Source information -
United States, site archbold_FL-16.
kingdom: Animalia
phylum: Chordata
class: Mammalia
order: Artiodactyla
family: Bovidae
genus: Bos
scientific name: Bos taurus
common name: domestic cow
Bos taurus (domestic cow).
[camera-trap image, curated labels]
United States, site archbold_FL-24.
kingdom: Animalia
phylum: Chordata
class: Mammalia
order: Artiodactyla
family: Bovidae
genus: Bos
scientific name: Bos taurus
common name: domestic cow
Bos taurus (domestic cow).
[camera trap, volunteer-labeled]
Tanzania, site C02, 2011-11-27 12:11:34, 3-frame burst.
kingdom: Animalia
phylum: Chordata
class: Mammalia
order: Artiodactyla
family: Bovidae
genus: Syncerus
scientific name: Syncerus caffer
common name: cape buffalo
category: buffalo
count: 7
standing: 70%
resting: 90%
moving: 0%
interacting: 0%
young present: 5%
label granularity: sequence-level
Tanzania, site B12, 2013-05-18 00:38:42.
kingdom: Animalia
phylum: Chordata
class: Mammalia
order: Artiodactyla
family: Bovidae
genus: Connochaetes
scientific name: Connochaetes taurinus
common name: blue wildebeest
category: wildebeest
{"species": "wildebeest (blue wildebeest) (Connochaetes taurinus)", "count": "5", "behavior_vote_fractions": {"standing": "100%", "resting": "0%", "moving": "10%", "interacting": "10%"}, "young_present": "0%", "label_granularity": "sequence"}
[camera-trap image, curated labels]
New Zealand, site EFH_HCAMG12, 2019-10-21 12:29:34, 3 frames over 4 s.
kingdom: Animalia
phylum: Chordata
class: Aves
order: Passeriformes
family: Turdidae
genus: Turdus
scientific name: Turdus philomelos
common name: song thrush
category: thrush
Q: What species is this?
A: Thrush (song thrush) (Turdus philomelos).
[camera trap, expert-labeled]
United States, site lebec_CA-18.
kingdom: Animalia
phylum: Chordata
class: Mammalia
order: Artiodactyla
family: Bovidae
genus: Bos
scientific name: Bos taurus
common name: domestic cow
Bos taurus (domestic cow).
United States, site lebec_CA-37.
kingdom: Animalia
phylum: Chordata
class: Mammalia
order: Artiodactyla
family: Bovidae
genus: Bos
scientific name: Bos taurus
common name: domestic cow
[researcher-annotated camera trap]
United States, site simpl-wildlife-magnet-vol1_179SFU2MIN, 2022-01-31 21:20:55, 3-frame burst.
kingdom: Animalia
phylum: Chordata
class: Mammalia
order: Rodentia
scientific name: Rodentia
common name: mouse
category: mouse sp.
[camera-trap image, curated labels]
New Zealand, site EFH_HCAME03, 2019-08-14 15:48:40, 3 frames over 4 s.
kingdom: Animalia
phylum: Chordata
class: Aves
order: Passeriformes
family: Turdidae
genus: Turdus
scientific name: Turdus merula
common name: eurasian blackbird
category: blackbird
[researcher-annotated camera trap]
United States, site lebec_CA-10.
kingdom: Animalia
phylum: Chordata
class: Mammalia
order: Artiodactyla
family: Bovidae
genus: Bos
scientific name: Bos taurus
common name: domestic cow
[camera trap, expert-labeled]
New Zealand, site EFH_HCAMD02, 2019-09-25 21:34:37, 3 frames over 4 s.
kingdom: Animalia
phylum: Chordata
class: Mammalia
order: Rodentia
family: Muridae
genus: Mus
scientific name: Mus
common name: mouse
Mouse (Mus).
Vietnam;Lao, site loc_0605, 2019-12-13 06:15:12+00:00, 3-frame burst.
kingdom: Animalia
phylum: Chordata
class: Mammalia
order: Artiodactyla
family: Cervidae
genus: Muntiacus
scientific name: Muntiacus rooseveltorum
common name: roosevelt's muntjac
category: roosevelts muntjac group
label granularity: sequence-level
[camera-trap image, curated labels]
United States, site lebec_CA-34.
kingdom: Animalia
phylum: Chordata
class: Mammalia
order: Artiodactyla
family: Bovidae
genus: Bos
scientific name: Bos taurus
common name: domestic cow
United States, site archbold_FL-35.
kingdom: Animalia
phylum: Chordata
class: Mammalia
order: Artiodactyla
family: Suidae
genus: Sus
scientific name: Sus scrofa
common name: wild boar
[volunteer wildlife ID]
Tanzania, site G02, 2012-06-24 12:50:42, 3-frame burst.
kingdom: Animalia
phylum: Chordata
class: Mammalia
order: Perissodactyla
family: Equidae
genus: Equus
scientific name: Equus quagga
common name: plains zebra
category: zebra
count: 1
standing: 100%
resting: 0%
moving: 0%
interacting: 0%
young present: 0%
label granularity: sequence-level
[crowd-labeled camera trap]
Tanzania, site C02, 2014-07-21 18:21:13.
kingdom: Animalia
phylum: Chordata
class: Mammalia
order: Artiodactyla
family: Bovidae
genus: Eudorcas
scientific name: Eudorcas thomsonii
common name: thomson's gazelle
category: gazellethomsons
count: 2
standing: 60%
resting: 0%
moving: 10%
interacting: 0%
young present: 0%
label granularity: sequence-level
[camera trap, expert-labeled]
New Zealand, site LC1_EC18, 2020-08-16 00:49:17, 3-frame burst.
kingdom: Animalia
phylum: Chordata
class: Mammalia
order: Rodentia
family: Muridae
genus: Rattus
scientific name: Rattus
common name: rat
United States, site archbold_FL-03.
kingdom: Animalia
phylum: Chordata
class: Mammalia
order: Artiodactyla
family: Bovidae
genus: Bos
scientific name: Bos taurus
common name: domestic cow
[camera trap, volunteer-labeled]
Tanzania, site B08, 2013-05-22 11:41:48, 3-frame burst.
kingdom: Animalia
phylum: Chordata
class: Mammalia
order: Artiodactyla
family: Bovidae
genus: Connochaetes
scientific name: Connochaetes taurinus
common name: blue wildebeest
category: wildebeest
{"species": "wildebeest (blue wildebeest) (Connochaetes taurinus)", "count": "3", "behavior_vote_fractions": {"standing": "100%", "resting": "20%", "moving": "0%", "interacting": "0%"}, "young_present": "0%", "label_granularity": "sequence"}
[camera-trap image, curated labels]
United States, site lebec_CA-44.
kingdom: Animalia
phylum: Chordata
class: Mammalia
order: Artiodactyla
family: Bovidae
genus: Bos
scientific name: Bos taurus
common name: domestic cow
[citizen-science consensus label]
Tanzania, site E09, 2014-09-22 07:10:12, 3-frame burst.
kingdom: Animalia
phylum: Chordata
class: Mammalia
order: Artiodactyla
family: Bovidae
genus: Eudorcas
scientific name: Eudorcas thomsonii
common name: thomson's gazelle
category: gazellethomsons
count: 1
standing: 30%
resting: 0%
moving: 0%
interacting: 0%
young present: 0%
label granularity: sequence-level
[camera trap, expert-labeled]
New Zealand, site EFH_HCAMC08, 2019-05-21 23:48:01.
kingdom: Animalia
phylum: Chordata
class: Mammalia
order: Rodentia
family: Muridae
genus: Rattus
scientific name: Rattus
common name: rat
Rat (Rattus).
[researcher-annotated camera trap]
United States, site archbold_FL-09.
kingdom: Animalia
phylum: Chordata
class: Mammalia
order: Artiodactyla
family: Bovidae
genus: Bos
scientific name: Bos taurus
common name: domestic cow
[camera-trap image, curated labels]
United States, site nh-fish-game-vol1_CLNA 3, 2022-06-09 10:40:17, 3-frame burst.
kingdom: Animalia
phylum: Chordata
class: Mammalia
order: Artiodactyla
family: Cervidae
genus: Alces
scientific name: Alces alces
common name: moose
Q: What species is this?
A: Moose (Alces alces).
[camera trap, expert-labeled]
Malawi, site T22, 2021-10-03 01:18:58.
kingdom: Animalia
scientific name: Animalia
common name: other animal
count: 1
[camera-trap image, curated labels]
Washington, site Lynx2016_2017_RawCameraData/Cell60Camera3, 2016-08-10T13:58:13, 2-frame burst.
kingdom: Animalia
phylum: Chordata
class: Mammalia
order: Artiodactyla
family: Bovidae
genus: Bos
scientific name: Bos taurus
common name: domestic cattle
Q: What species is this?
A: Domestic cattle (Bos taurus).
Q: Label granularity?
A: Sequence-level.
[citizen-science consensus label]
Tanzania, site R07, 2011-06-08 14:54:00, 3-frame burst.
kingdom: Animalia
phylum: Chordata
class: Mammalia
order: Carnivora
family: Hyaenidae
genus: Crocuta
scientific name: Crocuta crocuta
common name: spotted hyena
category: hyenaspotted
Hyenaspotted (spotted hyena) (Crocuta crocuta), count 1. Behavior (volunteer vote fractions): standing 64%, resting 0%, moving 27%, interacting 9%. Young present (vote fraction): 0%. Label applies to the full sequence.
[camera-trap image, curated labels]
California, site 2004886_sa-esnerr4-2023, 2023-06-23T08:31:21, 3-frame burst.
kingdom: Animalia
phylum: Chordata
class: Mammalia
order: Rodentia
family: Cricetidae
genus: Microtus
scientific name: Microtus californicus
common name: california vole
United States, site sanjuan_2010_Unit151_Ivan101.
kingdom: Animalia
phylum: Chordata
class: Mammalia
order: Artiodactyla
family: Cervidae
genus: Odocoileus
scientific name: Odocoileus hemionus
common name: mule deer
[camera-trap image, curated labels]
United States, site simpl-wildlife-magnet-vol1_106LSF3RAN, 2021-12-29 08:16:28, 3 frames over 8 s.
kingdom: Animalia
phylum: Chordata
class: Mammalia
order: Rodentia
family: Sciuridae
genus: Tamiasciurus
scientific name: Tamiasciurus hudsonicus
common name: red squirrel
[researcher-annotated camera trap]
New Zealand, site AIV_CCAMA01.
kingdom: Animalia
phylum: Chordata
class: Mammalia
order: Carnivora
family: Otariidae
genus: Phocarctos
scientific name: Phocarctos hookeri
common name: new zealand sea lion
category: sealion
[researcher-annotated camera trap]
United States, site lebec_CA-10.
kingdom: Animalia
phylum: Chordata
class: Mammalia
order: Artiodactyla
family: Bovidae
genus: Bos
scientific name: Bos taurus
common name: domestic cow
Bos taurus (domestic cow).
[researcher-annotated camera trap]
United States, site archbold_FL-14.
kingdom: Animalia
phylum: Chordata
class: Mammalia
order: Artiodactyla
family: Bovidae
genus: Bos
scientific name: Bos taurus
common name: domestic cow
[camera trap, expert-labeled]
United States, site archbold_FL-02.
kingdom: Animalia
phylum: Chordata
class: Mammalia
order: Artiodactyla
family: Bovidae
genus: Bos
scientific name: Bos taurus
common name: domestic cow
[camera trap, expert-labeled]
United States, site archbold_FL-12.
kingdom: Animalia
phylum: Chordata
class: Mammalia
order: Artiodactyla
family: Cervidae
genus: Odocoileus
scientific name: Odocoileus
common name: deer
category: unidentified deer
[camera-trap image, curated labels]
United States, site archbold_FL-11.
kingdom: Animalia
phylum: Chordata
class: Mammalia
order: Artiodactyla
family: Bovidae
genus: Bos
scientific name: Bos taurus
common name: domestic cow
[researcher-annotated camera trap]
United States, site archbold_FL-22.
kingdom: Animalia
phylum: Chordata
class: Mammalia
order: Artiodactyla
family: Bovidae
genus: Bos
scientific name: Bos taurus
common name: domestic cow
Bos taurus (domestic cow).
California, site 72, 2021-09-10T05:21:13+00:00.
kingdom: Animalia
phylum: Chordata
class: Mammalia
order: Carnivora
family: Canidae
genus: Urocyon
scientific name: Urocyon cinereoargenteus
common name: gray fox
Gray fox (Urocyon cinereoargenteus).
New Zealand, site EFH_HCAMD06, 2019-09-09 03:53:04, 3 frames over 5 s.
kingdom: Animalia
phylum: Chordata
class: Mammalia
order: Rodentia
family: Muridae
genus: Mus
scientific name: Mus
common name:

Exercise objective -
Which of the lines above include the string "wildlife"? Pick them out and copy them.

Answer space -
United States, site simpl-wildlife-magnet-vol1_179SFU2MIN, 2022-01-31 21:20:55, 3-frame burst.
[volunteer wildlife ID]
United States, site simpl-wildlife-magnet-vol1_106LSF3RAN, 2021-12-29 08:16:28, 3 frames over 8 s.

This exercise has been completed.